1906. A dramatic peak followed in 1913, when suffragette Emily Wilding Davidson threw herself under the king's horse at Ascot races.
When did women get equal news coverage with men?
Well, never. There was an upward trend in the coverage of women that began in the 20th century, with a spike around the time of WWII. But throughout the period there were roughly three men for every one woman mentioned in the news. In the 21st century, the figure is a little closer to two men for every one woman, but the shift hasn't been particularly dramatic.

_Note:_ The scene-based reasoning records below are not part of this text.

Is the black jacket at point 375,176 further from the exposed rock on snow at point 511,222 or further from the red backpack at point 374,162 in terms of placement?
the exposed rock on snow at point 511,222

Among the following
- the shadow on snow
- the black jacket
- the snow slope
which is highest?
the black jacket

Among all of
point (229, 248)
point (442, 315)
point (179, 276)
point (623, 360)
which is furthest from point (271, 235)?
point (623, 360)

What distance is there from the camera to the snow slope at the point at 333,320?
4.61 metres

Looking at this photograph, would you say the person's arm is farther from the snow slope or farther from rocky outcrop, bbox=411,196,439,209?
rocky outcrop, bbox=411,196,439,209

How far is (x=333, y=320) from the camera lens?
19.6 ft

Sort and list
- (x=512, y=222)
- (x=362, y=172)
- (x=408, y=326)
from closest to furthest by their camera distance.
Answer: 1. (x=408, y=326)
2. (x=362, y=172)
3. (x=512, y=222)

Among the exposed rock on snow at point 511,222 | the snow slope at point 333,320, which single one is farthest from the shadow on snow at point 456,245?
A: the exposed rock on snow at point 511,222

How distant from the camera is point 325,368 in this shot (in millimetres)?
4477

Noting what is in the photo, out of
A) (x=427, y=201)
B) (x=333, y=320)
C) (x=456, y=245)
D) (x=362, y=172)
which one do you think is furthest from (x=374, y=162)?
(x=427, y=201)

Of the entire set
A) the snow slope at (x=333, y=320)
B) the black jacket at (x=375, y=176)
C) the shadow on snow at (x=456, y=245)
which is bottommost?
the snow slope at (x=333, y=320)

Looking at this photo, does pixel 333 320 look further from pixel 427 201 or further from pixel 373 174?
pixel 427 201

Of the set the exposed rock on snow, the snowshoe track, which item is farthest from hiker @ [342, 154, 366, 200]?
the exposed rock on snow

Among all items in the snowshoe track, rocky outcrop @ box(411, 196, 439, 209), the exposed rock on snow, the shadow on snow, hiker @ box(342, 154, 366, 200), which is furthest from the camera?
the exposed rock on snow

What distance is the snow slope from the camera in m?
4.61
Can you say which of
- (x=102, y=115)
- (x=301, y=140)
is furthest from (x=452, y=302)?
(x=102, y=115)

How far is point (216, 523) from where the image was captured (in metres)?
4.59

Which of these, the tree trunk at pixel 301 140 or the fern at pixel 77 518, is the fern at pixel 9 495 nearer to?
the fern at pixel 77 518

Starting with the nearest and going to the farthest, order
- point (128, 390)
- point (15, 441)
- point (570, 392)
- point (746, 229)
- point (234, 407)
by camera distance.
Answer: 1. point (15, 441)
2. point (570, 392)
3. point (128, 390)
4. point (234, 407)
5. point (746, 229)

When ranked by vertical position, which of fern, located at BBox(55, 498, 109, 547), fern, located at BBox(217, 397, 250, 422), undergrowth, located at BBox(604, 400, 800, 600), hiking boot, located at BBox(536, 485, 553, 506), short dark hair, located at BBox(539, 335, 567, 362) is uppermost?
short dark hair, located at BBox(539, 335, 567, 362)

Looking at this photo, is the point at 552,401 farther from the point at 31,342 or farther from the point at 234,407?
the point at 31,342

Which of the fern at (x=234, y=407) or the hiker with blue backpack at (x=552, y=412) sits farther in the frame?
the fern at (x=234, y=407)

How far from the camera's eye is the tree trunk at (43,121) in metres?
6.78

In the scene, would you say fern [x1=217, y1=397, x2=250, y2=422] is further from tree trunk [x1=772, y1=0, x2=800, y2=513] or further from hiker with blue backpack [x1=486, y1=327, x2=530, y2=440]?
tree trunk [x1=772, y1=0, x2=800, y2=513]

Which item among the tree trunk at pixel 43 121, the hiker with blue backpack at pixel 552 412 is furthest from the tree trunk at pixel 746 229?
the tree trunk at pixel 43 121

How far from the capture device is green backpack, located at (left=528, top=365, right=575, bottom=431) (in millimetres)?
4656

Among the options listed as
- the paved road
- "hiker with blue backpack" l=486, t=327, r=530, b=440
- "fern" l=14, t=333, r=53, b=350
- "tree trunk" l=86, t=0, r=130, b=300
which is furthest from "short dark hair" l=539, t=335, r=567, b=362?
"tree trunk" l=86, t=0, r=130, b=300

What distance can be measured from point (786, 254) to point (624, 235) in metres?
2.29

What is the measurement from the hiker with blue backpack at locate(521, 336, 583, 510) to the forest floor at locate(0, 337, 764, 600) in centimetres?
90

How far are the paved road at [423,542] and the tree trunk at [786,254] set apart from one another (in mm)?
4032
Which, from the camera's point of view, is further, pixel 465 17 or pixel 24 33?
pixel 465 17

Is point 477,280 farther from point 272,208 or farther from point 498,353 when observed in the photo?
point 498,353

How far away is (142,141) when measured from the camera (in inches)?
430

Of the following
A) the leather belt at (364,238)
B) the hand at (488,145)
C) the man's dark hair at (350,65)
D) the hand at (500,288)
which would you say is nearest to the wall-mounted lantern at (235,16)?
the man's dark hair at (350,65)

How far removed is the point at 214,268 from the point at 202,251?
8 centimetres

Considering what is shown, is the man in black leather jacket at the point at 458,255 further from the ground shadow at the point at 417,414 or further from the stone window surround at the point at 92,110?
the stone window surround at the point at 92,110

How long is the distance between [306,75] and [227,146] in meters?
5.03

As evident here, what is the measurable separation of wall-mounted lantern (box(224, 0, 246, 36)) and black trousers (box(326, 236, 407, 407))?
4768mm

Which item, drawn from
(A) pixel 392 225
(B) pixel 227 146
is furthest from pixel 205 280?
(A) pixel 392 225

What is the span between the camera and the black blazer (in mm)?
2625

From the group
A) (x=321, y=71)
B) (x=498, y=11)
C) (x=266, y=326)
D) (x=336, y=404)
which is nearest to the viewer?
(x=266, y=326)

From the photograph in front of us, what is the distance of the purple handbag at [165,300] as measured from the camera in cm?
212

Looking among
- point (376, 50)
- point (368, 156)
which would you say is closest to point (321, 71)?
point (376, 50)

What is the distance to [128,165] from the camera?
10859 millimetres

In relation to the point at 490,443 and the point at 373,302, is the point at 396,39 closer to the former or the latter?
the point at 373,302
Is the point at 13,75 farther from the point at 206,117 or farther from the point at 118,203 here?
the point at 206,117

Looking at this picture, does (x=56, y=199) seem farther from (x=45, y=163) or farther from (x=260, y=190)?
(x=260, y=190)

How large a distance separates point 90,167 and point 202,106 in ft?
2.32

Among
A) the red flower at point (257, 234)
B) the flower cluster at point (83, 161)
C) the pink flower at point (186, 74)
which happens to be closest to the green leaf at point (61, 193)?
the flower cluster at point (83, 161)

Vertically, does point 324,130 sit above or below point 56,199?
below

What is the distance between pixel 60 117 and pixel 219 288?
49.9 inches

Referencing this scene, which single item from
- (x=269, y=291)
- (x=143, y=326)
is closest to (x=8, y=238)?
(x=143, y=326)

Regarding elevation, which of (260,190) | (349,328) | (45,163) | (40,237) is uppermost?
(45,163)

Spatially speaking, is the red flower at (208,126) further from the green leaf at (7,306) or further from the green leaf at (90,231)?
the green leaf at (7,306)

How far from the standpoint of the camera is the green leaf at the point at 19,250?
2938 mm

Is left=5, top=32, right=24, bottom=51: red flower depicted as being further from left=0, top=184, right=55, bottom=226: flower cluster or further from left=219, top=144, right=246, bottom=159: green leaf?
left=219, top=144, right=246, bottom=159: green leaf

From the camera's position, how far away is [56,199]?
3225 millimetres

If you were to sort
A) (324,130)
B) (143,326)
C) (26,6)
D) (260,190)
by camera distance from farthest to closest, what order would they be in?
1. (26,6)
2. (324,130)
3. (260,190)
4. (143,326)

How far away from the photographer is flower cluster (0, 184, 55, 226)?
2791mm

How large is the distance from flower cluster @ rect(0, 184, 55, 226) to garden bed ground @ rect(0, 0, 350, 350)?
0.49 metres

When did courage matter most?
Perhaps unsurprisingly, also around the periods of the First World War and Second World War. Victorian values such as perseverance show a steady decline throughout the period. But in times of war, values like endurance and courage showed a clear spike.
When did Britishness emerge?
The idea of Britishness took off in the early 20th century, with its first spike around 1900, followed by two much larger spikes coinciding with the First World War and Second World War. This finding has sparked conflicts with many historians, who argue that Britishness became a popular idea earlier on.
When did the economy become a catchphrase?
"Political economy" was consistently the more commonly used term compared with "the economy" up until about 1900, when things got more blurry. The start of the 20th century saw the two terms in roughly similar popularity for a decade or so, after which "the economy" took off as the more popular term, with several dramatic spikes in usage before the term began a steady rise in popularity.